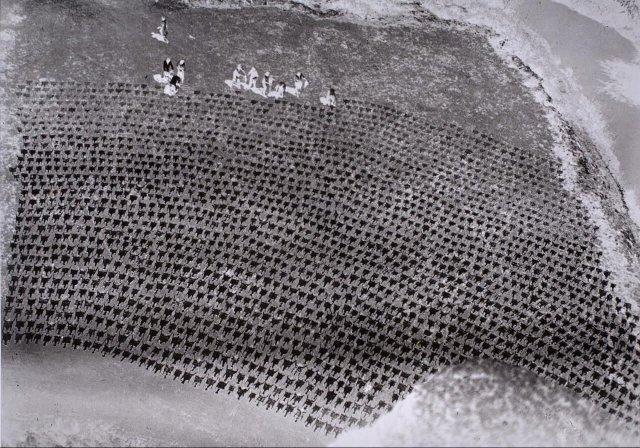 Сушка овечьих шкур. 1929 г.
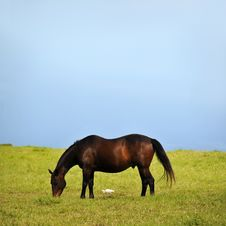 Free Horse And Duck Eating Grass Royalty Free Stock Photo - 18527475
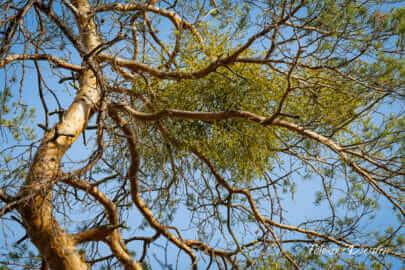 Mistel auf kahlem Baum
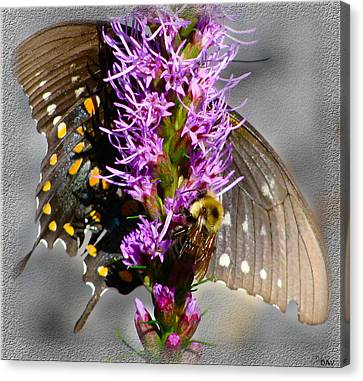 Butterfly Design Collection Canvas Print by Debra     Vatalaro
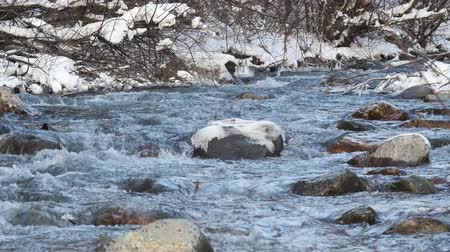 margem do rio : River in snowy forest
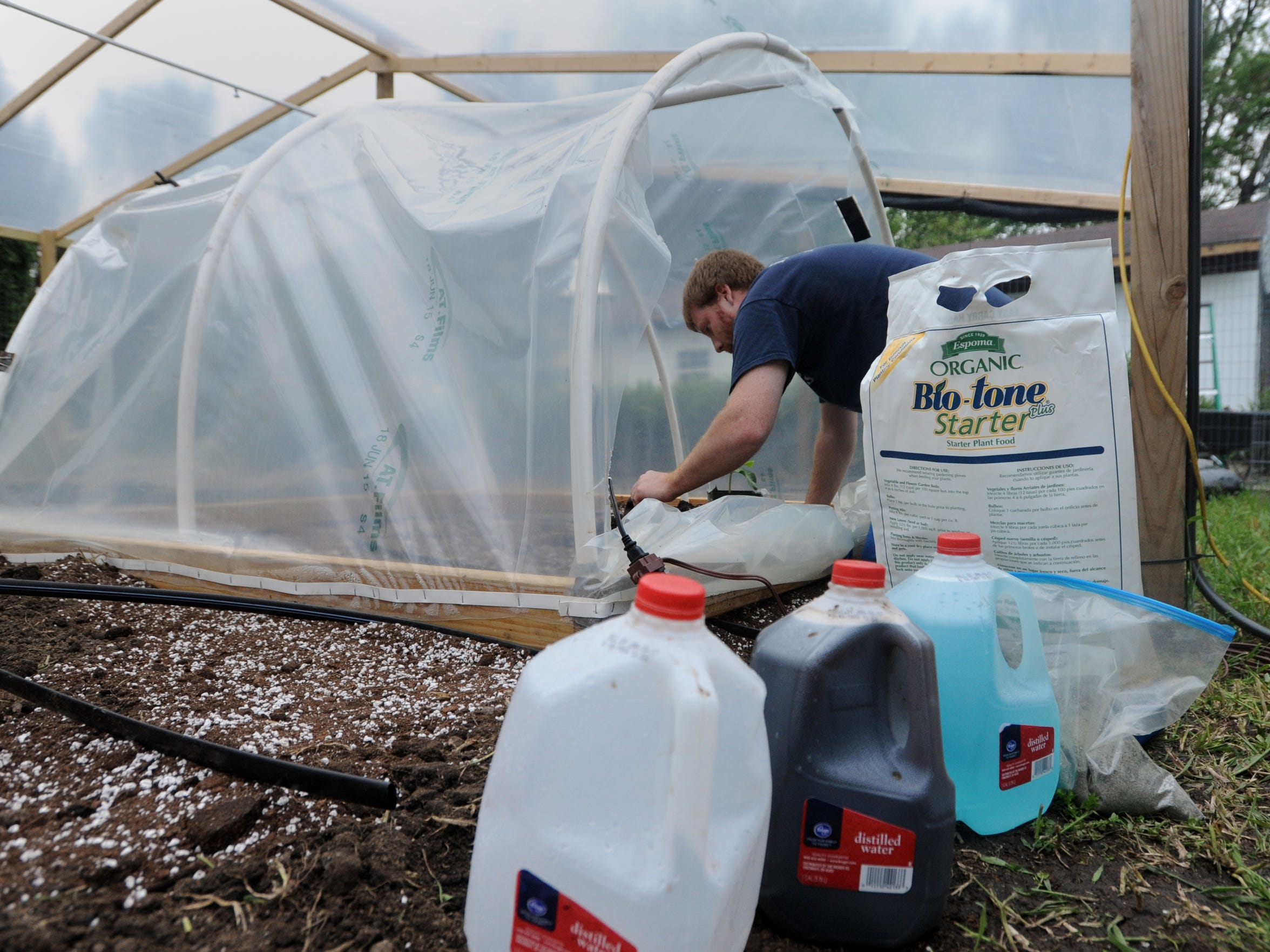 Rusty Ortman uses two gallons of his fertilizer mixtures per plant May 3  at the Ortman Family Greenhouse.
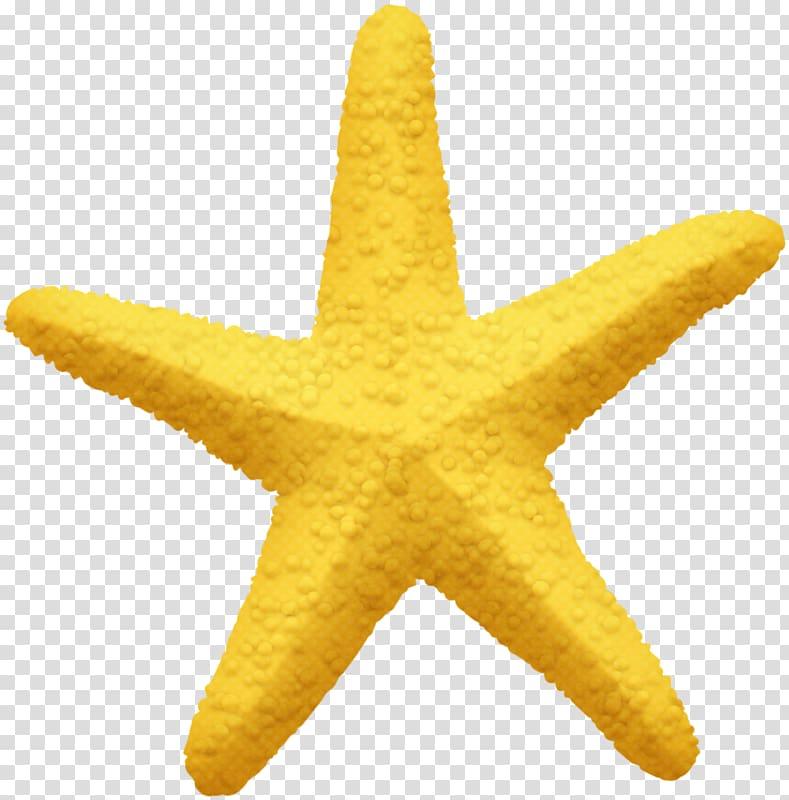 Starfish Pentagram Yellow Five.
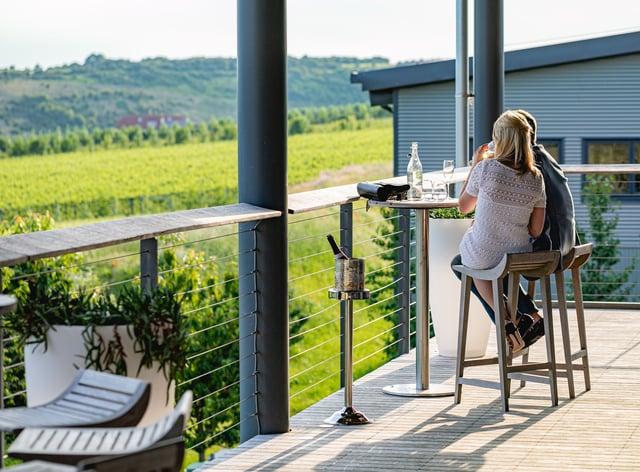 <p>Rathfinny Wine Estate (Rathfinny/PA)</p>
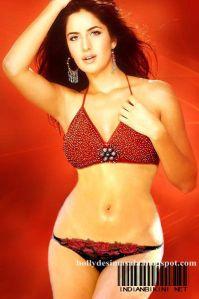 Birthday special: Katrina Kaif Hottest Bikini Photos 2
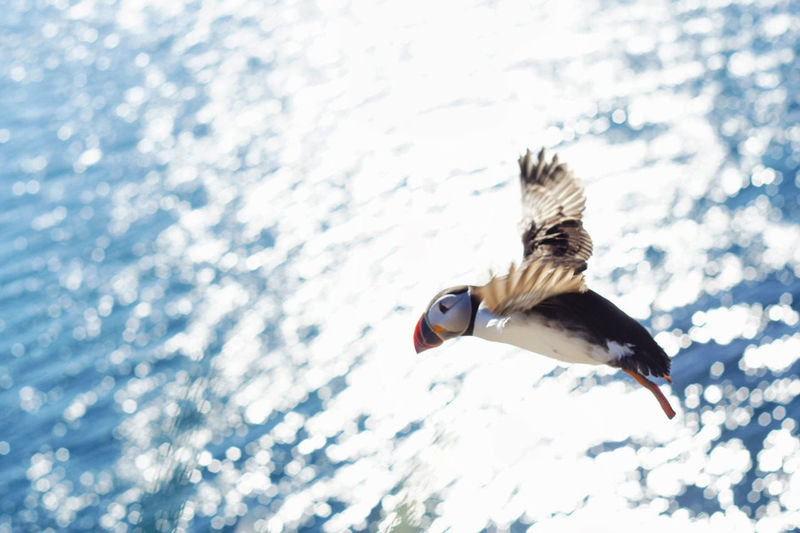 Puffin Bird Flying Over Water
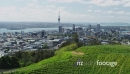 View of Auckland Downtown and Mount Eden Crater 25810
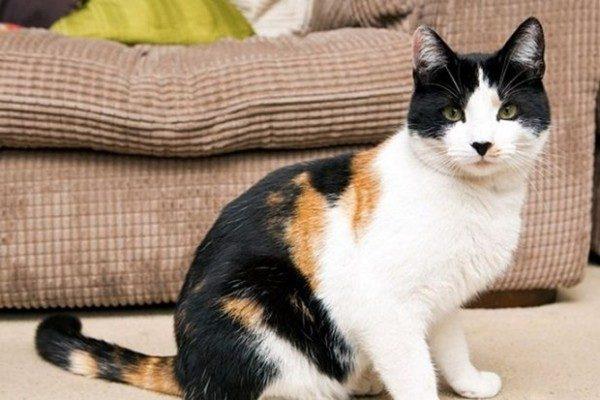 Трёхцветный кот Джейк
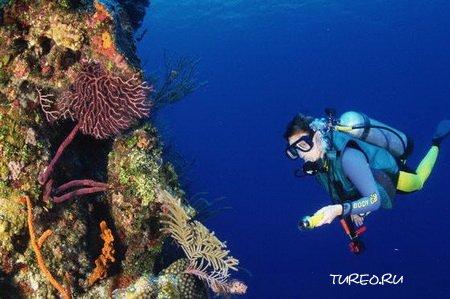 Активный отдых в Доминикане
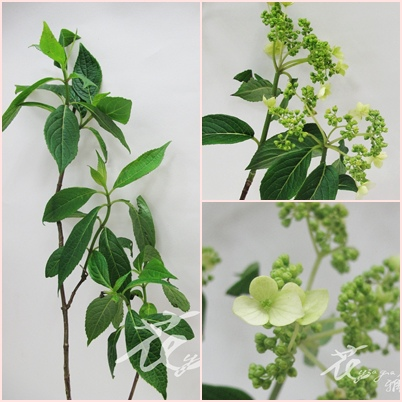 白蝴蝶(華八仙)(春)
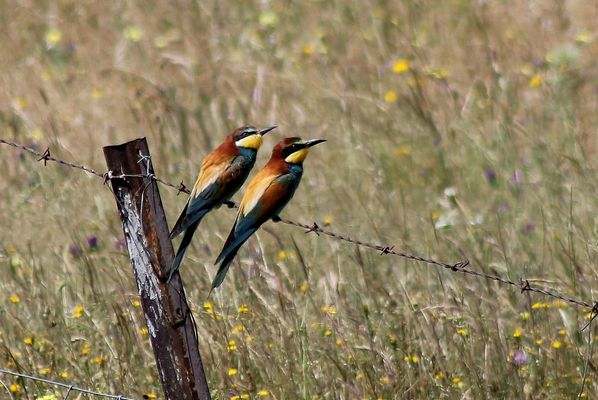 Bee eaters  by Mary Brazier©
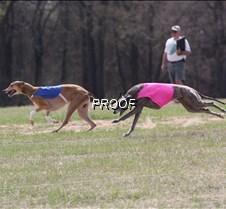 Specials_Run2_Beauson_Dusty_4369_8X10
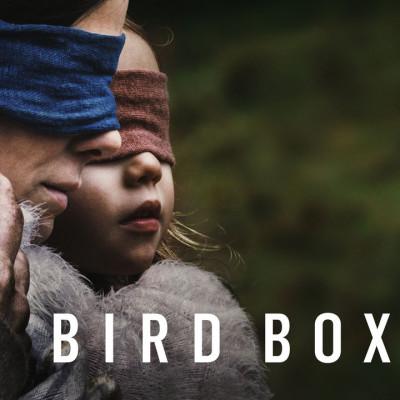 «Bird box» встановила рекорд каналу Netflix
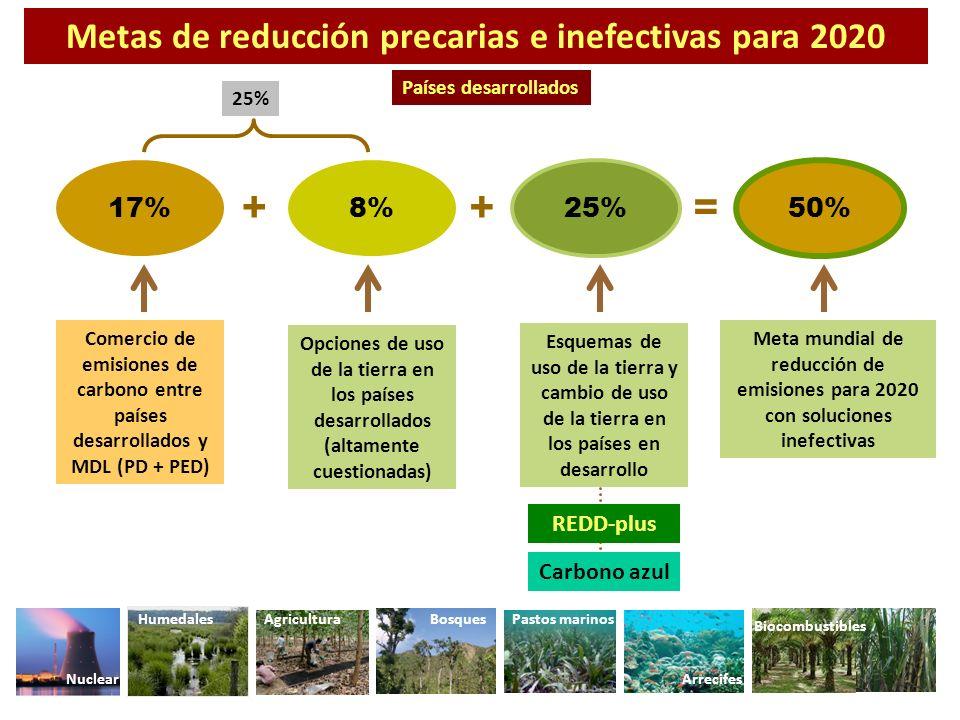 Opciones de uso de la tierra en los países desarrollados (altamente cuestionadas) Comercio de emisiones de carbono entre países desarrollados y MDL (P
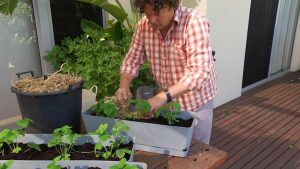 Read more about the article Gardening Australia episode 37 2020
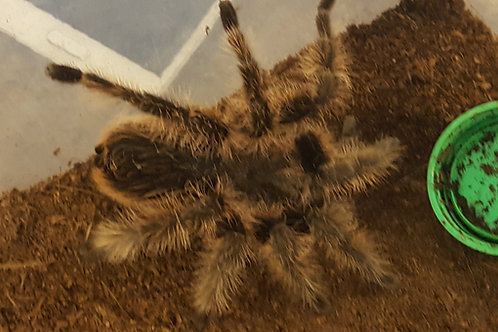 Tliltocatl albopilosus (Curly Hair True Form) 1-2cm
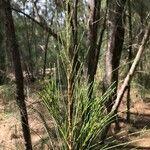Casuarina equisetifolia Leaf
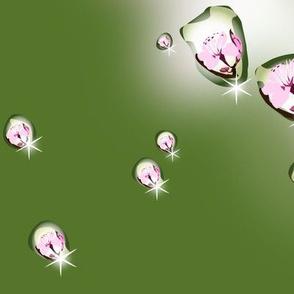 cherry blossom raindrops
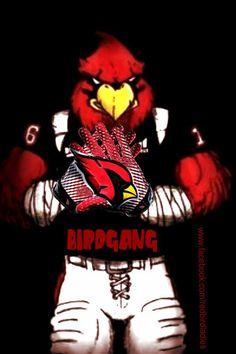 Bird Gang!!! Louisville Logo, University Of Louisville, Arizona Cardinals Football, Louisville Cardinals, Football Love, Football Season, Arizona Cardinals Wallpaper, Az Cards, Birds Pics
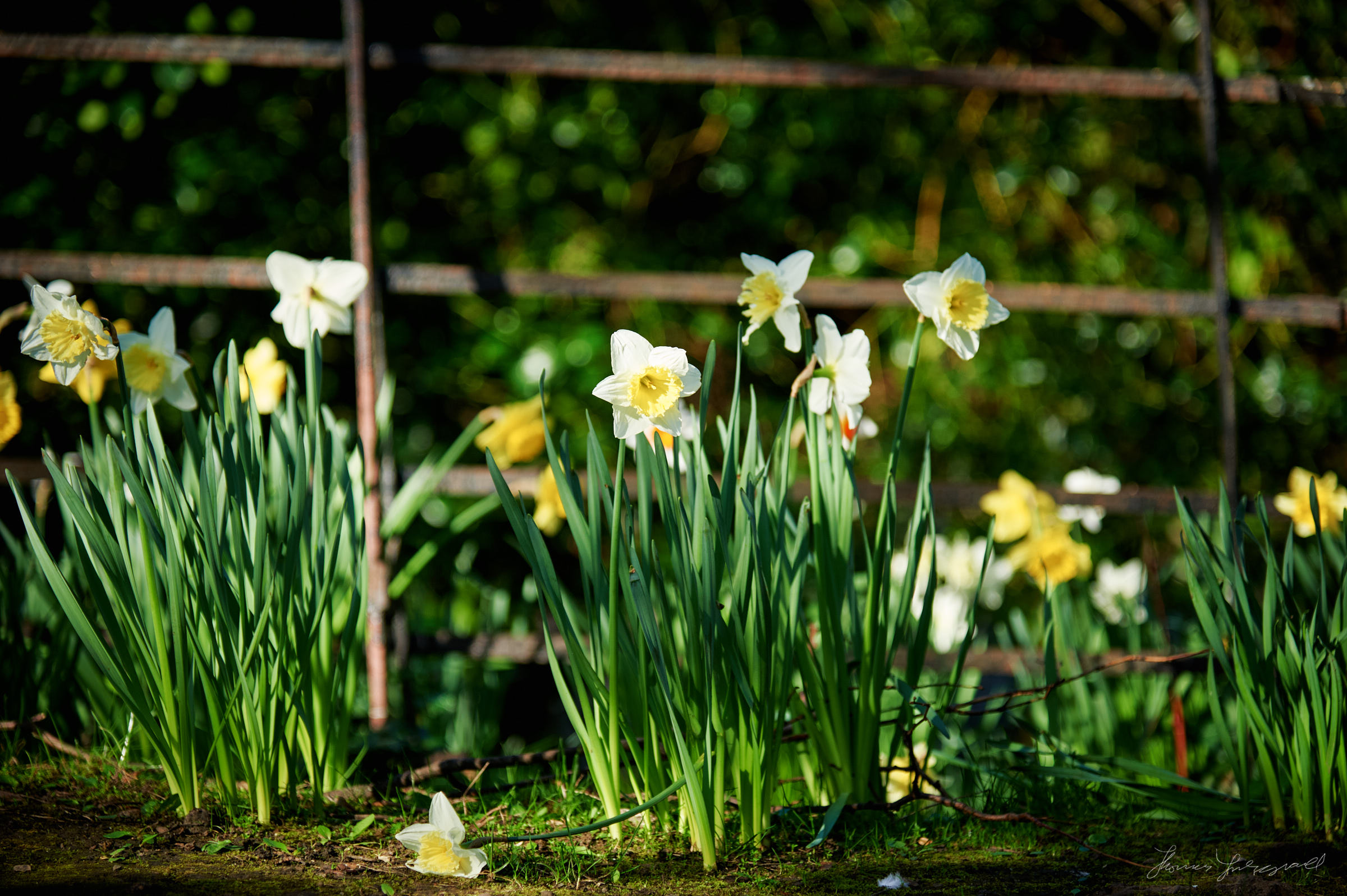 Daffodils in the Park
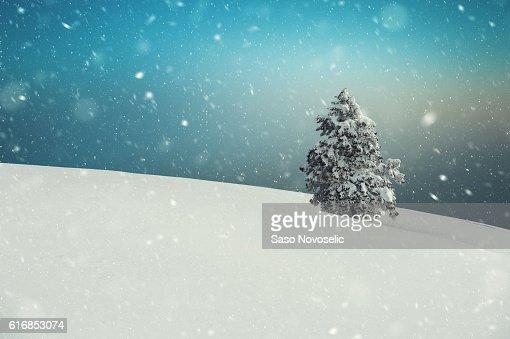 Blizzard In Winter Landscape : Stock Photo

What the task requires: Output exactly the lines above, beginning at the one with "白蝴蝶(華八仙)(春)" and stopping after the one with "Read more about". Pictures are to be omitted.

Solution for this problem:
 白蝴蝶(華八仙)(春)
 Bee eaters  by Mary Brazier©
 Specials_Run2_Beauson_Dusty_4369_8X10
 «Bird box» встановила рекорд каналу Netflix
 Opciones de uso de la tierra en los países desarrollados (altamente cuestionadas) Comercio de emisiones de carbono entre países desarrollados y MDL (P
 Read more about the article Gardening Australia episode 37 2020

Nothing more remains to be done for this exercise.